- **SOURCE PASSAGE**:
***

As every news-following American knows, the Senate voted unanimously last night to pass a $2.2 trillion stimulus package for our rapidly shrinking economy. But hardly any news-following American knows about the vote that immediately preceded that—on the amendment that four Republican senators introduced to greatly reduce unemployment insurance payments.
The senators’ objection to the agreed-upon UI fix in the stimulus bill was itself widely reported. Because unemployment insurance levels in many states with right-wing governments are so low, Democrats insisted upon the federal government topping off UI payments with an additional $600 a week to the unemployed for a four-month period. Four conservative senators objected on the grounds that that might create incomes for the unemployed that exceeded their pay when on the job. Not surprisingly, two of those senators were South Carolinians Lindsey Graham and Tim Scott. South Carolina, it should be noted, is one of the six states that have never passed a minimum-wage law, and one of the two states (the other is North Carolina) that always place first or second in having the lowest rate of unionized workers—invariably, below 3 percent. In short, it’s no great achievement to make more money off the job than on the job in the senators’ home state, precisely because South Carolina’s historic denigration of workers creates so many poverty-wage jobs. Graham and Scott were like the kids who kill their parents and plead for mercy because they’re orphans.

***

- **COLLECTED DATA**:
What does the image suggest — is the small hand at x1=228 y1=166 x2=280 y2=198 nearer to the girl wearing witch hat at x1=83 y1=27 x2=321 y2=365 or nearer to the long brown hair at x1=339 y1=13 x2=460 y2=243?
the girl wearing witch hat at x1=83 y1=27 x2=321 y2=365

***

- **WRITTEN EXERCISE**:
In the passage on the Senate stimulus vote, why did Democrats insist on a federal top-off of unemployment insurance payments? Answer in one to three sentences.

- **EXERCISE RESULT**:
Unemployment insurance levels in many states with right-wing governments are very low. Democrats therefore insisted that the federal government add $600 a week to payments for the unemployed over a four-month period.